A: The AD cases show the largest epigenetic distance, measured as the average absolute methylation difference from the norm in all genes. B: The 10 individuals with the biggest epigenetic difference to the norm. Only one control individual (#29) displayed a notably epigenetic distance from the norm, whereas all other individuals with notable epigenetic distances are LOAD cases. C: DNA methylation differences in the TFAM gene between AD cases and controls. D: Example of an AD case (#11) with large epigenetic distance to the norm. The brain DNA of this 94 year old female shows a hypomethylation of PSEN1, whereas the APOE promoter, DNMT1, MTHFR and TFAM are hypermethylated compared to the norm. E: Interindividual variation of DNA methylation levels in brain and lymphocytes of LOAD patients and controls. The largest interindividual variance was observed for the promoters of PSEN1 and APOE, which are the prime candidates for LOAD susceptibility.

https://doi.org/10.1371/journal.pone.0002698.g003

Figure 3d exemplifies a typical methylation pattern of one LOAD brain sample from a 94 year old female patient (AD #11), that displays a relative large epigenetic distance from the norm in the putative LOAD susceptibility genes PSEN1, APOE and TFAM as well as in DNMT1 and MTHFR. Similar patterns were observed in several individuals, reflected in the fact that the genes deregulated in the aged brain of individual #11 are the most variant genes in all individuals. In general, most genes displayed a very low interindividual variance in all analysed individuals, however, four CpG islands displayed a moderate to large interindividual variance, especially the promoters of DNMT1, MTHFR, APOE and largest in PSEN1 (Fig. 3e). The most variable single CpG sites were observed for DNMT1 CpG's #2 and #15 and MTHFR CpG's #5 and #7. No significant tissue- or gender-specific variance could be identified.

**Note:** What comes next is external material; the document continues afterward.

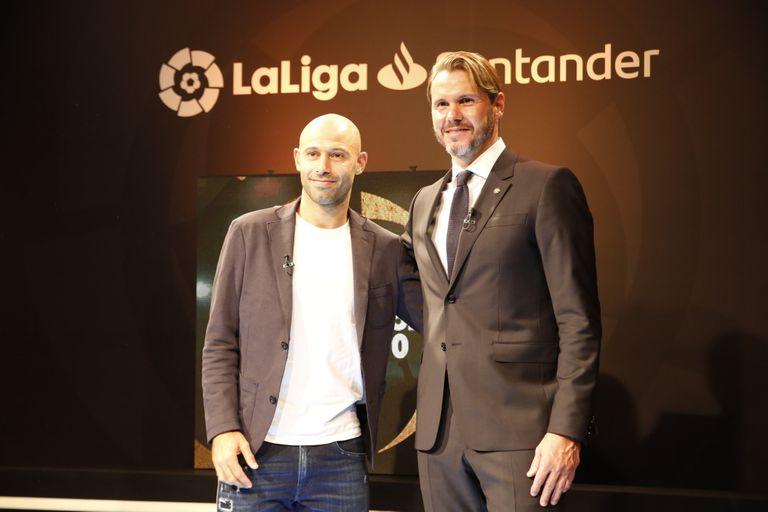 Embajador de LaLiga. Mascherano: el futuro de Messi y una promesa argentina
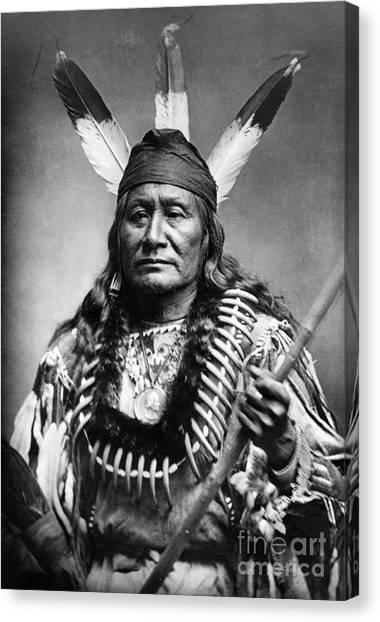 Bear Claws Canvas Print - Sioux Man, C1890 by Granger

Age dependent epigenetic drift

By calculating the Euclidean distance to the norm for each methylation profile, we found a notable epigenetic drift from the norm in the brains of the LOAD patients but not in controls (see Fig. 4a). According to the theory of epigenetic drift (see discussion), AD patients may undergo an enhanced epigenetic drift or alternatively their epigenomes were already at an advanced level of abnormality earlier in life, for example due to the influence of environmental factors, transgenerational effects or by disruption of the epigenetic machinery. A sign of potential deregulation of the epigenomic machinery in the brains of affected individuals may be the observation that aberrant DNA methylation patterns are not uniform and occur either as demethylation or as de novo methylation. Indeed, for the majority of the analyzed CpG islands, we could not observe a directed methylation change although the Euclidean distance increased at the same time. Some of the genes displayed a bivalent distribution of methylcytosine with age, characterized by a trend towards a progressive demethylation with age in normal control brains, whereas the LOAD brains displayed the opposite pattern with an increase in DNA methylation in these CGIs. The opposite pattern was strongest for MTHFR and APOE. This result is especially interesting for the APOE promoter, since APOE is the main candidate for LOAD. On average, the methylation level of MTHFR and APOE in individuals 30 years of age apart decreased in the control brains by 10.6%, whereas the AD patients methylation level increased by 6.8% (see Supporting Fig. S2). Although some of the genes behaved similar in lymphocytes, the overall trend was different and could not be reproduced in lymphocytes. Similarly, no gender-specific methylation changes with age could be identified (see Supporting Table S2).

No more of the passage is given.